• **RECORDS SHOWN**
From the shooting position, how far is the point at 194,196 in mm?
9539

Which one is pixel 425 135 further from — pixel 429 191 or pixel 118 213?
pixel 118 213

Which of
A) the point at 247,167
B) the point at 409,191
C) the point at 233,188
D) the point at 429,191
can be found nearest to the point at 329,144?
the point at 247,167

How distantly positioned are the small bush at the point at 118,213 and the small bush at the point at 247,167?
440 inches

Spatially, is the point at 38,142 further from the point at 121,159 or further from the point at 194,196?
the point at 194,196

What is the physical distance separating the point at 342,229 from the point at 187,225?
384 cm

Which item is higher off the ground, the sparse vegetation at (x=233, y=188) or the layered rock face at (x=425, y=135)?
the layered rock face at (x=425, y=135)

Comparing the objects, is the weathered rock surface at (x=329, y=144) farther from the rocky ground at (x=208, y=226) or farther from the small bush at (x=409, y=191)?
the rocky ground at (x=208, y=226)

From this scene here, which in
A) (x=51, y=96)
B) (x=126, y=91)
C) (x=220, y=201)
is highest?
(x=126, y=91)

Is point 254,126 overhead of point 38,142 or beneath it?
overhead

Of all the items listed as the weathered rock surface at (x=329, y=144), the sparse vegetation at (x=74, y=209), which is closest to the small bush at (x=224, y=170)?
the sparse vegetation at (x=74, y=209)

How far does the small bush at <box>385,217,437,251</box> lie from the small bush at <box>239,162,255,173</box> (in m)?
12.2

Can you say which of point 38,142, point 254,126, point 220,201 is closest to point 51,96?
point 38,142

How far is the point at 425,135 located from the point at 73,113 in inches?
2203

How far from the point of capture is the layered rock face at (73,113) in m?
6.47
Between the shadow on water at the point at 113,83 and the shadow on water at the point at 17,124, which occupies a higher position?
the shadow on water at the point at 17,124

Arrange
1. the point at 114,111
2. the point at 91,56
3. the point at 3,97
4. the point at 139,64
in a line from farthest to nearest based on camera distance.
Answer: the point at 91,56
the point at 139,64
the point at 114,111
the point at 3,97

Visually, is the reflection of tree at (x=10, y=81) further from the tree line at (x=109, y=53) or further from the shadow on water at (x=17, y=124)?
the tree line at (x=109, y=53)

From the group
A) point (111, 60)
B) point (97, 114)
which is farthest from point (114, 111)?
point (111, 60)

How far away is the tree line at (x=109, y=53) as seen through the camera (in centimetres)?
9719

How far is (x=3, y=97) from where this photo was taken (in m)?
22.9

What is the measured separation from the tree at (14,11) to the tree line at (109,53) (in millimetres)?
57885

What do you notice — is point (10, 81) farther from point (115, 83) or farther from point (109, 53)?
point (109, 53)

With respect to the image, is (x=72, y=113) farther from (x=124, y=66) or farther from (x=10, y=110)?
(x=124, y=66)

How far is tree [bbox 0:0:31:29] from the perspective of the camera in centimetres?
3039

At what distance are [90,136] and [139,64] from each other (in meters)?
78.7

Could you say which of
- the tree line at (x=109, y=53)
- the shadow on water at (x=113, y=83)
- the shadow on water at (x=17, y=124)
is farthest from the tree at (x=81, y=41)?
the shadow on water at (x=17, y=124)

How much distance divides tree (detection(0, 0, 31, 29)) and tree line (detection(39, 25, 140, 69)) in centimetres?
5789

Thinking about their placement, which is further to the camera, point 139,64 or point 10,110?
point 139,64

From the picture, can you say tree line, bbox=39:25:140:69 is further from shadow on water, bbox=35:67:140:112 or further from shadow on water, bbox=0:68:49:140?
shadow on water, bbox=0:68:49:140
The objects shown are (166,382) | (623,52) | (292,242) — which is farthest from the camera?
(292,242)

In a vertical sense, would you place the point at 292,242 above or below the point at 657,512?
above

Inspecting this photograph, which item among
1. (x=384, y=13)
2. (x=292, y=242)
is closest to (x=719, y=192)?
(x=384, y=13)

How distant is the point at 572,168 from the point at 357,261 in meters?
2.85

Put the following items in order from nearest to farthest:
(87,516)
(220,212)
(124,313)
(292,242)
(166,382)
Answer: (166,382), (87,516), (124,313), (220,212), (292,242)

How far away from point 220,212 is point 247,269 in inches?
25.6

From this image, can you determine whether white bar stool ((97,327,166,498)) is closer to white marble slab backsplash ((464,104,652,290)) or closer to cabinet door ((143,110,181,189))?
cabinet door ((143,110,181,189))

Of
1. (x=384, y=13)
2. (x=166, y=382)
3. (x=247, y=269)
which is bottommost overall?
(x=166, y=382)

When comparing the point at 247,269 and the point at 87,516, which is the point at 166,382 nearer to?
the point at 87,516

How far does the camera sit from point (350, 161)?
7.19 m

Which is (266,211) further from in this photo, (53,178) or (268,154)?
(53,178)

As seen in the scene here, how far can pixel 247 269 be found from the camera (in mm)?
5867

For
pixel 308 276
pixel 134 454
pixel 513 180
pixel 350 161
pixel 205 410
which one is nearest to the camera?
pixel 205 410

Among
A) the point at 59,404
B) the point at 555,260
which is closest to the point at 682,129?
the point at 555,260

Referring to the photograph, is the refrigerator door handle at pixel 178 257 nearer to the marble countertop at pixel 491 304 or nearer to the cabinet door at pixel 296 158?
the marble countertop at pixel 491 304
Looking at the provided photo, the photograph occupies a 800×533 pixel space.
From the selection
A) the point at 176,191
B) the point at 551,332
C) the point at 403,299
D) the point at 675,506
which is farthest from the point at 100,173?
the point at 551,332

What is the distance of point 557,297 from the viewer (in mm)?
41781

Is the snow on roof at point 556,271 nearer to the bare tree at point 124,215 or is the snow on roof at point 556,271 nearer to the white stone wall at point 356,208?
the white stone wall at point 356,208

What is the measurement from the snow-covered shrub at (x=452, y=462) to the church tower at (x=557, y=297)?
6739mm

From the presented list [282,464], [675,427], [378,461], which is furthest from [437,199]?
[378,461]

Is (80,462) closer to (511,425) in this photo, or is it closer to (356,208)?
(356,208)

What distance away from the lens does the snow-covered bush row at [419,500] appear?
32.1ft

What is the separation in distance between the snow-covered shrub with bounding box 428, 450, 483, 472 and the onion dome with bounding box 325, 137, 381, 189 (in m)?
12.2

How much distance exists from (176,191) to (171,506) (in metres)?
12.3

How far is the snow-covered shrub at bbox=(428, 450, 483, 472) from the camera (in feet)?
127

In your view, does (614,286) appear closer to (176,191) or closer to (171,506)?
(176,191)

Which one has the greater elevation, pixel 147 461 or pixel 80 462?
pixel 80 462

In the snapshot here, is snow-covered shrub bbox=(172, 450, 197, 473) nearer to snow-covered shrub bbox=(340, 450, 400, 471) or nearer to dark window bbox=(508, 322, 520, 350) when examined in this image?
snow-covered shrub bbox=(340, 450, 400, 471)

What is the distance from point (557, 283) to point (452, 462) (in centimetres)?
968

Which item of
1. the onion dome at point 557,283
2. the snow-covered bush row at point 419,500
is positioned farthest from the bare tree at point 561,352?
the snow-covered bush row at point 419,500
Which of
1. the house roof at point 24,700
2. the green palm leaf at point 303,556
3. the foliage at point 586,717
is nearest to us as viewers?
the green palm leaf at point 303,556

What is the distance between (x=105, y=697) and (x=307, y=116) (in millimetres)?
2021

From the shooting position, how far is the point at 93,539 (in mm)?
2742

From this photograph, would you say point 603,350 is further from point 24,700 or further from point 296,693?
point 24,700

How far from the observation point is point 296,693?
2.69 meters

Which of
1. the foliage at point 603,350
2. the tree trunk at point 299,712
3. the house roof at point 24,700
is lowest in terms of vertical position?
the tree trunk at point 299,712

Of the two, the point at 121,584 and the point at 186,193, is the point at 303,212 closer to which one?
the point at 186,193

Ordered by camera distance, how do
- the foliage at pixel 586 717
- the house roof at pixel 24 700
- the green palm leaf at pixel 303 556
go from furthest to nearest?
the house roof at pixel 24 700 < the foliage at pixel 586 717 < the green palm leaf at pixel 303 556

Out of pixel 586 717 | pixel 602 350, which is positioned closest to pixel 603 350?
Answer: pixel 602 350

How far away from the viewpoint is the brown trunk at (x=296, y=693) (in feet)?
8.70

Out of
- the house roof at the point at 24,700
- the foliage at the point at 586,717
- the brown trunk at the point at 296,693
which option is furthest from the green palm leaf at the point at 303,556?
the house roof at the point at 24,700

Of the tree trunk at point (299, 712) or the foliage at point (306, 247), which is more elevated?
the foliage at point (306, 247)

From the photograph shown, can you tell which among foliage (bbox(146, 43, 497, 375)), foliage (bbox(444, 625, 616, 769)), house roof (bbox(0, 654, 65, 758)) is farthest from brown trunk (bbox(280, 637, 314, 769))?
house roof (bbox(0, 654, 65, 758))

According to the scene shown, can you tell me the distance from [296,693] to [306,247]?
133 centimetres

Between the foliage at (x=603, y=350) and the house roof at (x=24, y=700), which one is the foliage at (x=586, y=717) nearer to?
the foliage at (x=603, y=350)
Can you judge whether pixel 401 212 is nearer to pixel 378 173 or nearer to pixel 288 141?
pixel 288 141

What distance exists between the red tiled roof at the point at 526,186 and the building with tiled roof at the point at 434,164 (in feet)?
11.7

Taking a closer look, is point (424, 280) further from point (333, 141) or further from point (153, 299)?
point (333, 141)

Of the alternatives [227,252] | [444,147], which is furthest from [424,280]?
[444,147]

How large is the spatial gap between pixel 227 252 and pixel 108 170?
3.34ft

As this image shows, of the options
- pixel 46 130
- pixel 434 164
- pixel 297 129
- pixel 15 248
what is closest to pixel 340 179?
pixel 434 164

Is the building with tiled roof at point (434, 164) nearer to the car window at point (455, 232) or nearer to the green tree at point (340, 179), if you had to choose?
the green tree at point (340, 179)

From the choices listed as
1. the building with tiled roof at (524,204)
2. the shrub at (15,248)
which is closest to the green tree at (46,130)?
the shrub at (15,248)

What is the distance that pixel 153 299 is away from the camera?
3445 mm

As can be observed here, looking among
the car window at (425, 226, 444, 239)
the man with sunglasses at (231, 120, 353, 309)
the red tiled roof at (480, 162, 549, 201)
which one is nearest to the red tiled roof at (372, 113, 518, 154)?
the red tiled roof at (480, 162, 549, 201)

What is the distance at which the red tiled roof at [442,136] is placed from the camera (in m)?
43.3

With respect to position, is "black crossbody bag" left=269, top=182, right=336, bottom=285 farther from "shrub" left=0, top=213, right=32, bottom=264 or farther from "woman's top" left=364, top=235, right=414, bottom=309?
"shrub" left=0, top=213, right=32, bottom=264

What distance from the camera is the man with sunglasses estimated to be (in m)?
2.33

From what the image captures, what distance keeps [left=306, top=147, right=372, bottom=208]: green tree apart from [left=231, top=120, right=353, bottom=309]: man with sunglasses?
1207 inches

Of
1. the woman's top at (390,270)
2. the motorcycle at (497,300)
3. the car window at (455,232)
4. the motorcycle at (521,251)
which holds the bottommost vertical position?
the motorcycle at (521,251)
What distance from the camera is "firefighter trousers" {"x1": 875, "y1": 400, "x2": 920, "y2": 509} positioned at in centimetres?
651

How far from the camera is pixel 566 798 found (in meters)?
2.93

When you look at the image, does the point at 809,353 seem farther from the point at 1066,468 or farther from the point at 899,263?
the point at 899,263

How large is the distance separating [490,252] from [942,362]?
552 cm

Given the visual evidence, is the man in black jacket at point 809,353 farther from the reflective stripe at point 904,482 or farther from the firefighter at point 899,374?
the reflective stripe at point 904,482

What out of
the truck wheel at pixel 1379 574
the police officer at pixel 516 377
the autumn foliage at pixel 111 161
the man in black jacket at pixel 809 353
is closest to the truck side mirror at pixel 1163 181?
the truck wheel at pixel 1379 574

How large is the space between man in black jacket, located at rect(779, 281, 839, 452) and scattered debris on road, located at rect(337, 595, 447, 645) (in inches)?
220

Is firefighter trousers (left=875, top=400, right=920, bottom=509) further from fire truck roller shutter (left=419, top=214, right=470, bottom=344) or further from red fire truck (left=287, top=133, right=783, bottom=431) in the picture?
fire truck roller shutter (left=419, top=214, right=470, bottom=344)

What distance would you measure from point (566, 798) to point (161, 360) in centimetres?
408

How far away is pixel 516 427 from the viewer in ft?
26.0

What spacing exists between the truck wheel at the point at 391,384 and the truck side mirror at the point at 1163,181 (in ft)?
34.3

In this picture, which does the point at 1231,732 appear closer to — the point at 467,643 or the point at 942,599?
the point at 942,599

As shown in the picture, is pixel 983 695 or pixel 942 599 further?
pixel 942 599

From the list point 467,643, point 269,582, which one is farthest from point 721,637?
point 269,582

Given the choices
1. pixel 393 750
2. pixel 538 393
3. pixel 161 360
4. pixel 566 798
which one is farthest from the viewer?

• **WRITTEN TASK**
Can you reproduce the material above word for word, starting at the line that contains "What out of" and ending with its final line?

• **SOLUTION FOR THIS EXERCISE**
What out of
the truck wheel at pixel 1379 574
the police officer at pixel 516 377
the autumn foliage at pixel 111 161
the man in black jacket at pixel 809 353
is closest to the truck side mirror at pixel 1163 181?
the truck wheel at pixel 1379 574

How large is the space between man in black jacket, located at rect(779, 281, 839, 452) and scattered debris on road, located at rect(337, 595, 447, 645) (in inches)?
220

Is firefighter trousers (left=875, top=400, right=920, bottom=509) further from fire truck roller shutter (left=419, top=214, right=470, bottom=344) or further from red fire truck (left=287, top=133, right=783, bottom=431) in the picture?
fire truck roller shutter (left=419, top=214, right=470, bottom=344)

What distance would you measure from point (566, 798) to point (161, 360) in centimetres?
408

How far away is pixel 516 427 from the viewer in ft?
26.0

What spacing exists between the truck wheel at the point at 391,384 and the truck side mirror at the point at 1163,181 (in ft)?
34.3

In this picture, which does the point at 1231,732 appear closer to — the point at 467,643 or the point at 942,599?
the point at 942,599

As shown in the picture, is pixel 983 695 or pixel 942 599 further?
pixel 942 599

From the list point 467,643, point 269,582, which one is farthest from point 721,637?
point 269,582

Given the choices
1. pixel 393 750
2. pixel 538 393
3. pixel 161 360
4. pixel 566 798
which one is farthest from the viewer?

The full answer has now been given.